Senior administration officials sharply rejected suggestions that its decision not to sanction the crown prince was a continuation of President Donald Trump’s cozy relationship with the Saudi rulers, and Mohammedin particular.
The United States, “as a matter of practice has not generally applied sanctions on the highest leadership” of countries with which it has diplomatic relations, said a senior administration official, who briefed reporters on the condition of anonymity under rules set by the White House.
“Having looked at this extremely closely, over the last five weeks or so, really, the unanimous conclusion is that there’s just another more effective means to dealing with these issues going forward,” the official said.
Barring unforeseen palace upheaval, Mohammed, 35, the grandson of the kingdom’s founder and heir to the throne currently occupied by his 85-year-old father, King Salman, will soon be the absolute ruler of a major U.S. regional security partner, officials noted. The crown prince already serves as de facto leader of the kingdom in place of his ailing father.

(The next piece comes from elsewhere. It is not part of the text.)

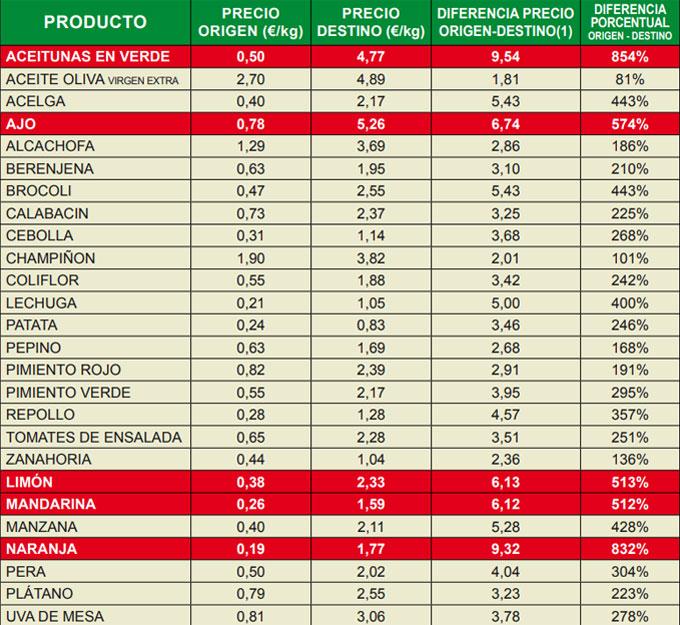Diferencias de precio entre el campo y el mercado
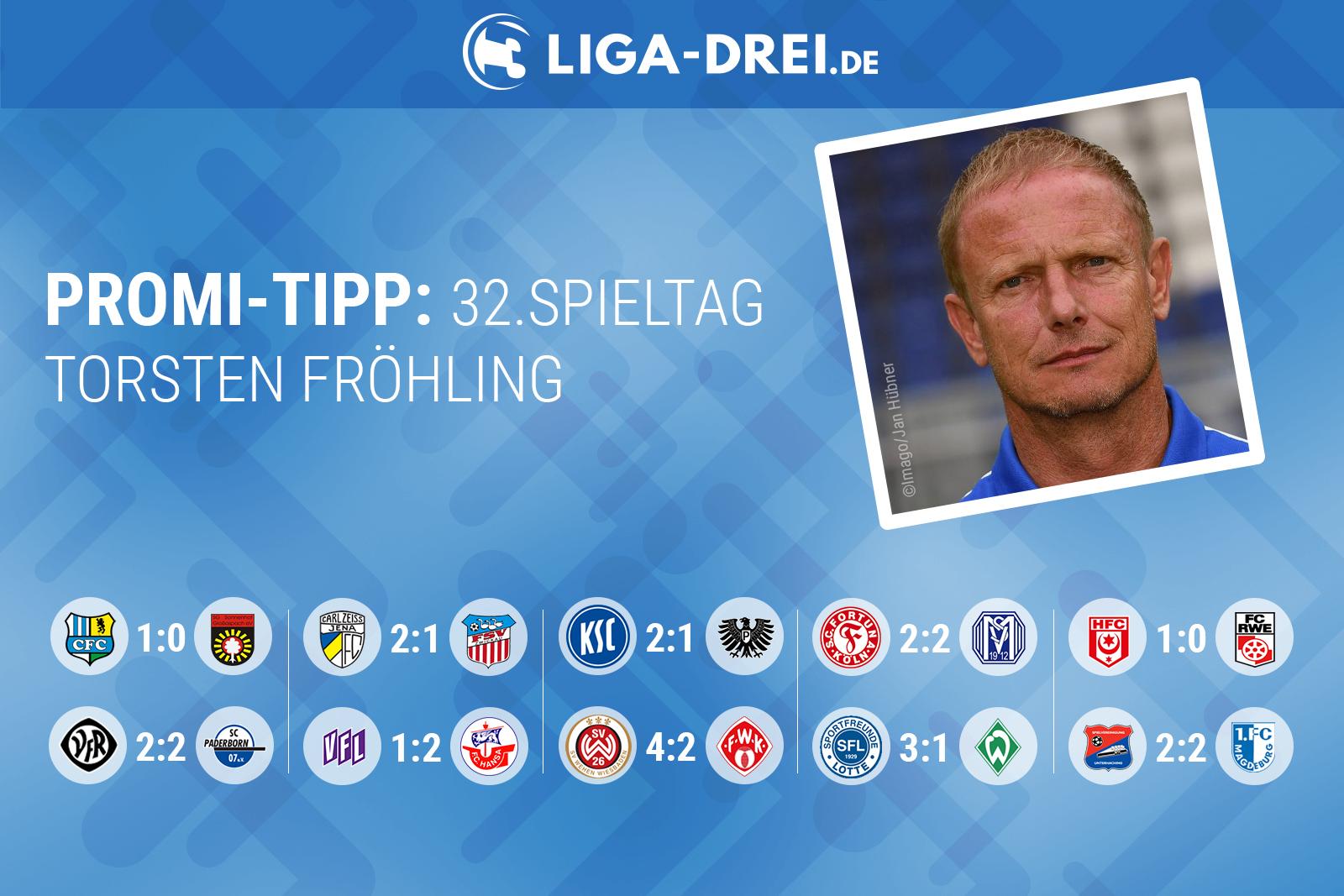 Torsten Fröhling tippt den 32. Spieltag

At the same time Biden has expressed displeasure with the repressive Saudi monarchy, he has called the kingdom an important regional partner, saying the United States will continue counterterrorism cooperation and defensive assistance against regional threats, including Iran.
But the White House delayed Biden’s initial call with Salman until a month after the inauguration and made clear it did not want his son on the line. Neither side mentioned whether the Khashoggi issue was discussed on the call, which took place Thursday.
Sanctioning Mohammed would place him on a short list that includes North Korea’s Kim Jong Un; Belarusian President Alexander Lukashenko; Nicolas Maduro of Venezuela; Syria’s Bashar Assad; and the late Robert Mugabe of Zimbabwe. It would be viewed in the kingdom as an enormous insult and make an ongoing relationship extremely difficult, if not impossible.
For the present, the administration has said it does not intend to deal with the crown prince in any capacity other than as Saudi defense minister, a position he also holds. He will not be extended an invitation to visit the United States any time soon.
In new measures announced Friday, the State Department imposed what it called “the Khashoggi ban,” visa restrictions against anyone found to be “acting on behalf of a foreign government” and involved in “serious, extraterritorial counter-dissident activities.” It said that 76 Saudi “individuals believed to have been engaged in threatening dissidents overseas, including but not limited to the Khashoggi killing,” had already been listed.
The Treasury Department is also imposing sanctions on Maj. Gen. Ahmed al-Assiri, who served as a close aide to Mohammed as deputy chief of Saudi intelligence. He was fired from the post a few weeks after Khashoggi was killed and implicated by Saudi prosecutors in the murder plot. But the Trump administration, while sanctioning 17 other Saudi operatives, declined to list him, for reasons it never explained.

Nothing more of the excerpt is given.